Try to find solutions for the following list of terminal tasks. Safe the output in a log file. You should be able to use your own local terminal but you are welcome to run it on the GDC server. Do not look too far for solutions. During the local and remote terminal exercises you solved similar problem. You can always find more help using the man or help command. Wrap your journey in a markdown report where you explain what you did or tried. Have a look at the example below for ideas.

  1. Create a working directory and go there.
  2. Create a empty log file to collect the output of your solutions.
  3. Add a header to your file.
  4. Add your user name and data to the file.
  5. What weekday was 1. August 1291?
  6. Download the multiple nucleotide sequence file BlastHits.fasta from http://www.gdc-docs.ethz.ch/UniBS/HS2020/BioInf/data.
  7. How many sequence records are in the downloaded fasta file?
  8. Extract the last nucleotide sequence (i.e. header and sequence) from the file.
  9. Test if the oligo probe 5'-AAGNNGACAGTCG-3' would bind to any of the sequences.

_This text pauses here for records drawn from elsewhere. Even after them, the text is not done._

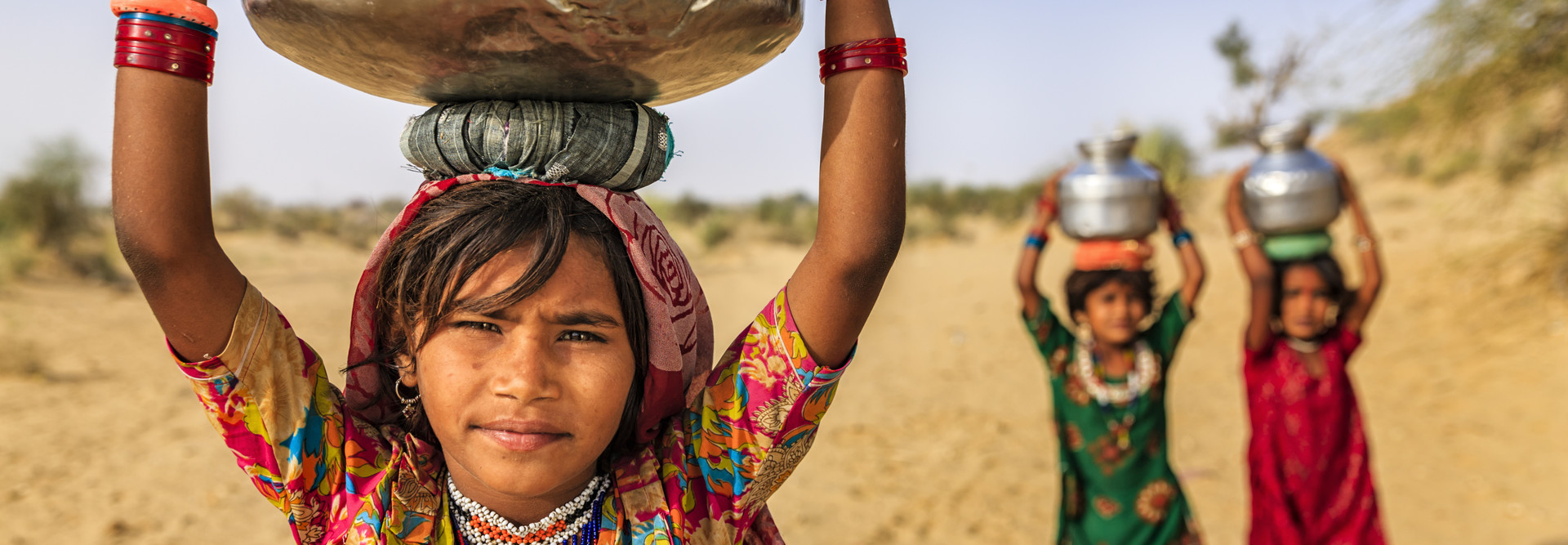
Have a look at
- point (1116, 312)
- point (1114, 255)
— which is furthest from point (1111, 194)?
point (1116, 312)

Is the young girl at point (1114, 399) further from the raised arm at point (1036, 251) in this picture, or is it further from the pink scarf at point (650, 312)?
the pink scarf at point (650, 312)

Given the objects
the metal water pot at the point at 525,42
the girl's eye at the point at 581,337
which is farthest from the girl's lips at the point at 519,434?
the metal water pot at the point at 525,42

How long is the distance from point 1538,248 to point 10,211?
18238mm

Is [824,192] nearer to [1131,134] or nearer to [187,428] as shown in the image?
[1131,134]

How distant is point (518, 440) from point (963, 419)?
6928 millimetres

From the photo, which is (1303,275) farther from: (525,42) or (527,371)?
(525,42)

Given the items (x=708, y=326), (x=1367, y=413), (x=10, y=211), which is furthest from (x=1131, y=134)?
(x=10, y=211)

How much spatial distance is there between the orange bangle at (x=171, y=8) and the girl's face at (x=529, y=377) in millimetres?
455

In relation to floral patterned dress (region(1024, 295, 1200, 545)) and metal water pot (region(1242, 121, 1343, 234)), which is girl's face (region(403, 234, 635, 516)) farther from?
metal water pot (region(1242, 121, 1343, 234))

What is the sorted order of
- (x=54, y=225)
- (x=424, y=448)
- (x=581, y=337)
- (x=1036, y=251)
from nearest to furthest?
(x=581, y=337) < (x=424, y=448) < (x=1036, y=251) < (x=54, y=225)

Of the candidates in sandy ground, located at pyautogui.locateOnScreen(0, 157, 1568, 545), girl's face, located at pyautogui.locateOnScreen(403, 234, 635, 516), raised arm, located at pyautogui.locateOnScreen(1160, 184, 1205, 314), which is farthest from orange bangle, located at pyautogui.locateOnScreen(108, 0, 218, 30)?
sandy ground, located at pyautogui.locateOnScreen(0, 157, 1568, 545)

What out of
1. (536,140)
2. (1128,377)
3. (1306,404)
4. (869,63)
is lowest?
(1306,404)

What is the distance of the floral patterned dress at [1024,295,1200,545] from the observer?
361cm

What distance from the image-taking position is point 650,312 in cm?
135
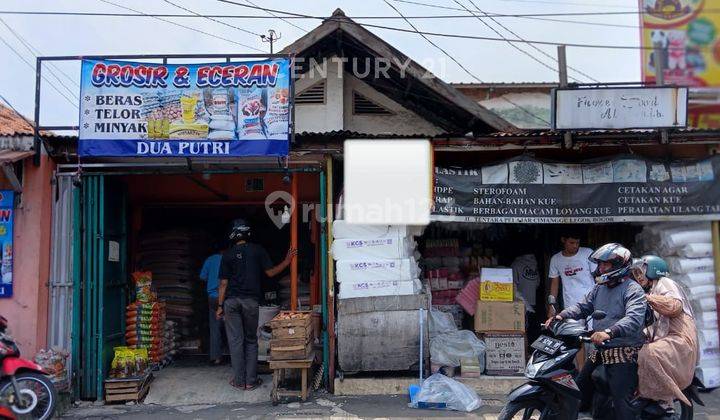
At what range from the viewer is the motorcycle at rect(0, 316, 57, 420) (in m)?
5.95

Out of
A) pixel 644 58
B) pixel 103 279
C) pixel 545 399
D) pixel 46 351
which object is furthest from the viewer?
pixel 644 58

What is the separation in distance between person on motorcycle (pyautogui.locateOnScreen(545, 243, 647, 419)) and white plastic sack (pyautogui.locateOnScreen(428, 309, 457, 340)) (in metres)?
2.74

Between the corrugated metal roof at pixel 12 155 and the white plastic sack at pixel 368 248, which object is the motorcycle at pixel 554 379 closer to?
the white plastic sack at pixel 368 248

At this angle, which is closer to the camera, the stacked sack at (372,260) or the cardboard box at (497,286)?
the stacked sack at (372,260)

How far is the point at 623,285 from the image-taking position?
5168 millimetres

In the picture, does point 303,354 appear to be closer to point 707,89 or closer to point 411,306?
point 411,306

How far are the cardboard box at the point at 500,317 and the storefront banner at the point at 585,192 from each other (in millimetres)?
1098

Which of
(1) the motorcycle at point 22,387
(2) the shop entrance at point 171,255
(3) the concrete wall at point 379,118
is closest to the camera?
(1) the motorcycle at point 22,387

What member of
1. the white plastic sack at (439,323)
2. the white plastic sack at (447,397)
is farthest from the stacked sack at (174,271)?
the white plastic sack at (447,397)

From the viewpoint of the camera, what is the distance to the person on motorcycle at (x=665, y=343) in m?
5.05

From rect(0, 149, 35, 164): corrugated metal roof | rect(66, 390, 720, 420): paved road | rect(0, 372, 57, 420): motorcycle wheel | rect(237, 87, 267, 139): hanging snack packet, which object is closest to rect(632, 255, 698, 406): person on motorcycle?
rect(66, 390, 720, 420): paved road

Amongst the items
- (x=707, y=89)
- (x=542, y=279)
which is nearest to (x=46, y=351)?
(x=542, y=279)

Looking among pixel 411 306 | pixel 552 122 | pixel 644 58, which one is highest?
pixel 644 58

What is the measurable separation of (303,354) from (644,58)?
748cm
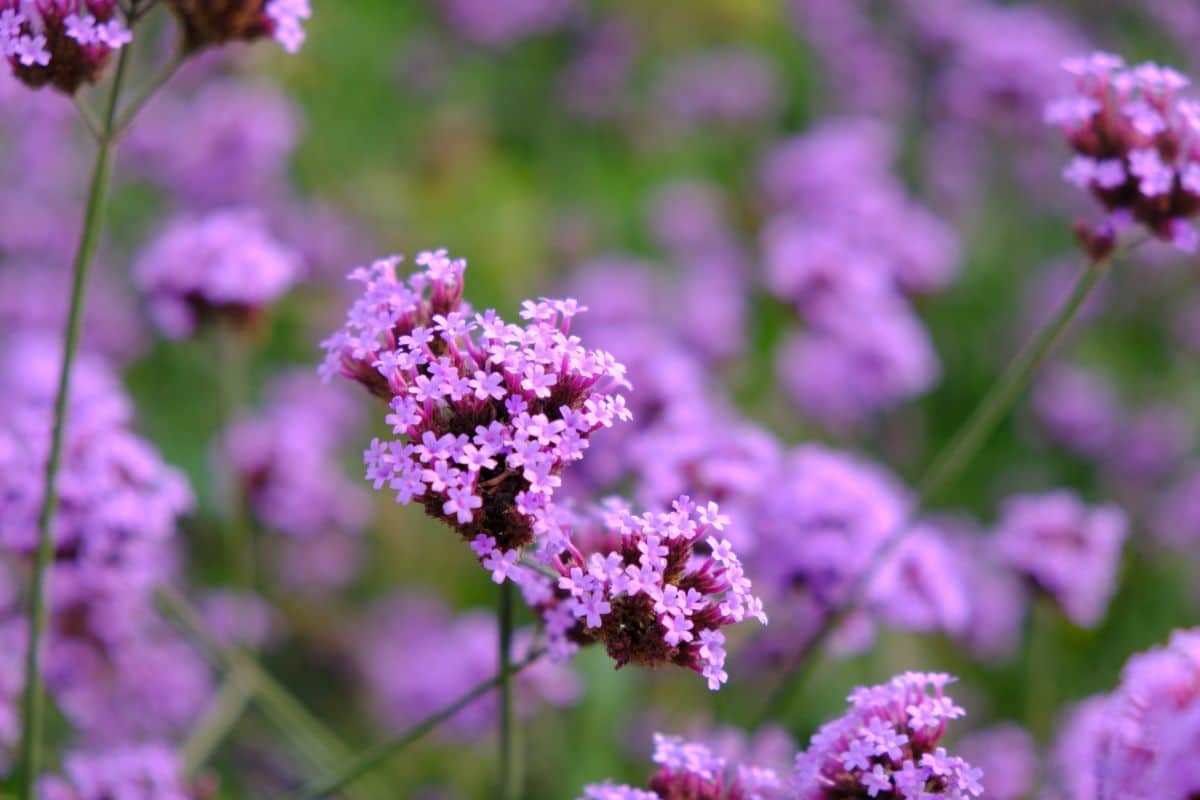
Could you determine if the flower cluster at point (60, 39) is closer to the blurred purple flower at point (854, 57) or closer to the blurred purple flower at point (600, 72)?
the blurred purple flower at point (600, 72)

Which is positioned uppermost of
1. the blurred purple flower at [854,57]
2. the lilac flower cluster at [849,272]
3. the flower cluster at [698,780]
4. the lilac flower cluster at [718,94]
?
the blurred purple flower at [854,57]

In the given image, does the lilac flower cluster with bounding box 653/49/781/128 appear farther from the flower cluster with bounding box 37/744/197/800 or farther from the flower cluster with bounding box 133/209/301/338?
the flower cluster with bounding box 37/744/197/800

What I want from you: I need a markdown report file (.md) explaining what you did. Here is a md and an html example/template. I would also like the resulting log file (.txt). You may add any other file you like (e.g. html, files) but combine everything in one folder, zip it and send it to me via e-mail. All files have to start with the assignment number followed by the name of the author (e.g. A1_Nik_Tesla.zip)

Content of folder:

  • A1_Nik_Tesla_Logfile.txt (mandatory)
  • A1_Nik_Tesla_Report.md (mandatory)
  • A1_Nik_Tesla_Report.html
  • A1_Nik_Tesla_Figure1.jpg
  • A1_Nik_Tesla_Figure2.jpg

Assignment #2: Regular Expressions

RegEx is a powerful extension of the find and replace option many programs provide. For the assignment try to find a reformat problem of your own. You have seen many examples in case you need some inspiration. Write a markdown report explaining the problem/task and the implemented solution. Here is a example of a minimalistic solution in md and html format.

Assignment #3: R Function

Write your own personal R function. You have seen many example to wrap R code into a function. With a few adjustments and some helpful comments you can convert R code into an R function. Once you have sourced the function (source /path/MyFunctions.R) you can apply it to similar problems. Here an example of a collection of different functions from previous classes. Last year ,I got a wonderful refeshing function from Elena Finker. I hope these examples spark ideas!

Now, it is your turn. Either you recycle and extend one of the examples or you create something new.